# EXERCISE DIRECTIONS:
Switch every "circular floor marking" in the material below to "round floor marker" and write the material out again with nothing else changed. Leave the pictures out of your answer.

Source data

-------------------------

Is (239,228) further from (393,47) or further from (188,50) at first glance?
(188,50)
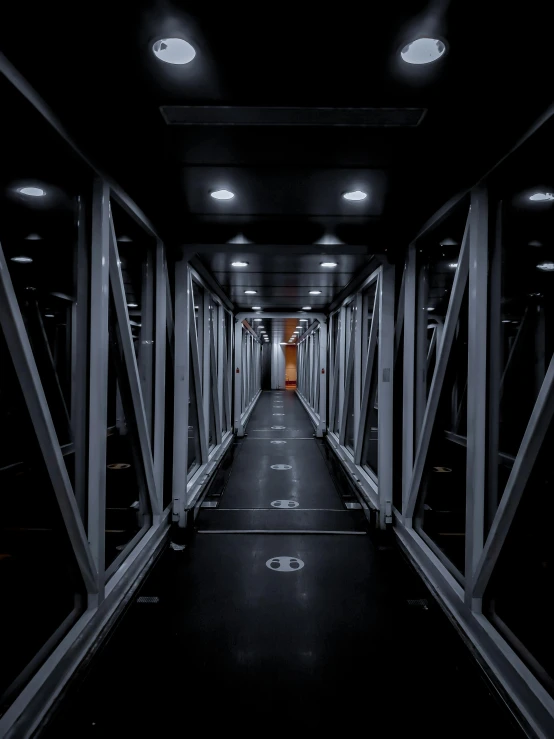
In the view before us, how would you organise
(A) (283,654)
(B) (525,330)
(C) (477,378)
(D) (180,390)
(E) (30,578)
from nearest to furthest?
(A) (283,654) → (C) (477,378) → (E) (30,578) → (D) (180,390) → (B) (525,330)

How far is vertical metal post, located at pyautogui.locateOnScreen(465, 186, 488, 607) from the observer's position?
2.64 meters

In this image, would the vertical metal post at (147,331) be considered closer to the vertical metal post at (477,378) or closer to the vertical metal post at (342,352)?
the vertical metal post at (477,378)

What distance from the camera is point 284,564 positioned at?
145 inches

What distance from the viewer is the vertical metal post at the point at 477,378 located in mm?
2645

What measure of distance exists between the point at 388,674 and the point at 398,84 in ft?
8.97

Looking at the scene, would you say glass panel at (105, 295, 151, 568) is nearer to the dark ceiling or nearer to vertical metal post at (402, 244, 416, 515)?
the dark ceiling

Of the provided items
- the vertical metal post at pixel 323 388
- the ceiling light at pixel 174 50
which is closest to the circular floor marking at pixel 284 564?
the ceiling light at pixel 174 50

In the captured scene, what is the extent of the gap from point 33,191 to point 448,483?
5.60 meters

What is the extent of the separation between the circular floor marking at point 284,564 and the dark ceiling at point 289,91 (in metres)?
2.79

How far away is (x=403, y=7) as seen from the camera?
1.53m

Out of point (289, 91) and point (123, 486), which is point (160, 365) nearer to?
point (123, 486)

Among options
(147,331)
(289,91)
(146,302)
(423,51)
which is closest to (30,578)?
(147,331)

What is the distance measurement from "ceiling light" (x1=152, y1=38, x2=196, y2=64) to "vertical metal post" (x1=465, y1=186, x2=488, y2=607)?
1.71m

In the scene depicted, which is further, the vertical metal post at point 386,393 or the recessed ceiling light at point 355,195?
the vertical metal post at point 386,393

-------------------------

# WORKED SOLUTION:
Is (239,228) further from (393,47) or further from (188,50) at first glance?
(188,50)
In the view before us, how would you organise
(A) (283,654)
(B) (525,330)
(C) (477,378)
(D) (180,390)
(E) (30,578)
from nearest to furthest?
(A) (283,654) → (C) (477,378) → (E) (30,578) → (D) (180,390) → (B) (525,330)

How far is vertical metal post, located at pyautogui.locateOnScreen(465, 186, 488, 607) from the observer's position?
2.64 meters

In this image, would the vertical metal post at (147,331) be considered closer to the vertical metal post at (477,378) or closer to the vertical metal post at (342,352)?
the vertical metal post at (477,378)

What distance from the camera is point 284,564 positioned at?
145 inches

What distance from the viewer is the vertical metal post at the point at 477,378 located in mm?
2645

What measure of distance exists between the point at 388,674 and the point at 398,84 in ft?
8.97

Looking at the scene, would you say glass panel at (105, 295, 151, 568) is nearer to the dark ceiling or nearer to vertical metal post at (402, 244, 416, 515)?
the dark ceiling

Of the provided items
- the vertical metal post at pixel 323 388
- the ceiling light at pixel 174 50
which is closest to the round floor marker at pixel 284 564?
the ceiling light at pixel 174 50

In the captured scene, what is the extent of the gap from point 33,191 to point 448,483?
5.60 meters

What is the extent of the separation between the round floor marker at point 284,564 and the dark ceiling at point 289,91 (in metres)?
2.79

How far away is (x=403, y=7) as seen from the camera?
1.53m

Out of point (289, 91) and point (123, 486), which is point (160, 365) nearer to?
point (123, 486)

Among options
(147,331)
(289,91)
(146,302)
(423,51)
which is closest to (30,578)?
(147,331)

What is the distance measurement from "ceiling light" (x1=152, y1=38, x2=196, y2=64) to "vertical metal post" (x1=465, y1=186, x2=488, y2=607)?
1.71m

In the scene depicted, which is further, the vertical metal post at point 386,393 or the recessed ceiling light at point 355,195?
the vertical metal post at point 386,393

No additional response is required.